Work order: Begin at the line containing "common name: red muntjac" and reproduce every line through the end of the entries below. Nothing else should appear.

== Supplied information

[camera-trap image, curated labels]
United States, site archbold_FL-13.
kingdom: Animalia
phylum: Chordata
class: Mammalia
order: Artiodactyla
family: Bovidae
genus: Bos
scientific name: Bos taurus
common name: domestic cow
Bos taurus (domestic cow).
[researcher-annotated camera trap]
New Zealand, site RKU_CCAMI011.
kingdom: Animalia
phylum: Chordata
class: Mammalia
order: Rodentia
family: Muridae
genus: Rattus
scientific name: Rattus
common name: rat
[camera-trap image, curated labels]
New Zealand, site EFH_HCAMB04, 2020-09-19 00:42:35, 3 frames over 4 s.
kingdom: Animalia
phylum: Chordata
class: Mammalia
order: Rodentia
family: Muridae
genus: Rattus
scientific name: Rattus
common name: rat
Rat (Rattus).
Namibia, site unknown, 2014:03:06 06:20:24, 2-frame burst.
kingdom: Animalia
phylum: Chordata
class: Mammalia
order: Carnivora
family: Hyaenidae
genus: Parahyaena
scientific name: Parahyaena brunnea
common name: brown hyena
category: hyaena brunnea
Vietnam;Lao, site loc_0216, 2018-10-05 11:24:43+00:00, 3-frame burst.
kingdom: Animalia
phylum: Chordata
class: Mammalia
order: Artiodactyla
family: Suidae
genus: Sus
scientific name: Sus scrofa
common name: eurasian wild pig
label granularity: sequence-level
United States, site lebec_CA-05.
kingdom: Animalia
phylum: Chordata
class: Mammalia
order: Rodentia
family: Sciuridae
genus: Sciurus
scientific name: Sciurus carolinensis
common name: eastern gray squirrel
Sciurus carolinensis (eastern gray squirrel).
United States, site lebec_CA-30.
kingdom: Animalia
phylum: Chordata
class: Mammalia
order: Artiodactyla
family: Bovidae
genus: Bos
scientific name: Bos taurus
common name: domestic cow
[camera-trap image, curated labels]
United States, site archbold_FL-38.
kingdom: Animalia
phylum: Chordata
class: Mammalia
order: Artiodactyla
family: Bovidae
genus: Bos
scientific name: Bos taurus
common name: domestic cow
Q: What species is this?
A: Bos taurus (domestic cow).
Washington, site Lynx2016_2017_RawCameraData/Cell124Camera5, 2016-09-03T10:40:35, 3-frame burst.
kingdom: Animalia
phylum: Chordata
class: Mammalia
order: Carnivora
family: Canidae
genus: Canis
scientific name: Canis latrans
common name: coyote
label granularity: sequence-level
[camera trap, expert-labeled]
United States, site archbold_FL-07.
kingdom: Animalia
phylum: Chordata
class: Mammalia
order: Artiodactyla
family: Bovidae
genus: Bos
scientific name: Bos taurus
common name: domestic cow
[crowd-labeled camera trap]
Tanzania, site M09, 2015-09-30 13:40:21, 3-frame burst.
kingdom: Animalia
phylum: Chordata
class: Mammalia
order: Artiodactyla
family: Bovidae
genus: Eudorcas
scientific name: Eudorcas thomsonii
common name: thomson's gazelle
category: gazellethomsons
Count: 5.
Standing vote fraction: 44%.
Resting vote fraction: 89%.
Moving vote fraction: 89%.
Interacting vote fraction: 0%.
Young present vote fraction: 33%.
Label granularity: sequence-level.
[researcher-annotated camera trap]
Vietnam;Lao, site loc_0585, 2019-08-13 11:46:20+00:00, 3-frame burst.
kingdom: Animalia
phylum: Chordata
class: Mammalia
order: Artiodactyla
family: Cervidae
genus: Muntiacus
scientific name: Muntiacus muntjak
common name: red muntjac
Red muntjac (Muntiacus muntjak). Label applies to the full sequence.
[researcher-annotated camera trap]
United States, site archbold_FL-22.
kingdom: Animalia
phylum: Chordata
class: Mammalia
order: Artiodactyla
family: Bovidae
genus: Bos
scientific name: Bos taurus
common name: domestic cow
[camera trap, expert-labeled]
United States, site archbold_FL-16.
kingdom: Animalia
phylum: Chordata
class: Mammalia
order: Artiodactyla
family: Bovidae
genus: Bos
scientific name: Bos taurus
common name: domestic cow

====

Solution to this problem:
common name: red muntjac
Red muntjac (Muntiacus muntjak). Label applies to the full sequence.
[researcher-annotated camera trap]
United States, site archbold_FL-22.
kingdom: Animalia
phylum: Chordata
class: Mammalia
order: Artiodactyla
family: Bovidae
genus: Bos
scientific name: Bos taurus
common name: domestic cow
[camera trap, expert-labeled]
United States, site archbold_FL-16.
kingdom: Animalia
phylum: Chordata
class: Mammalia
order: Artiodactyla
family: Bovidae
genus: Bos
scientific name: Bos taurus
common name: domestic cow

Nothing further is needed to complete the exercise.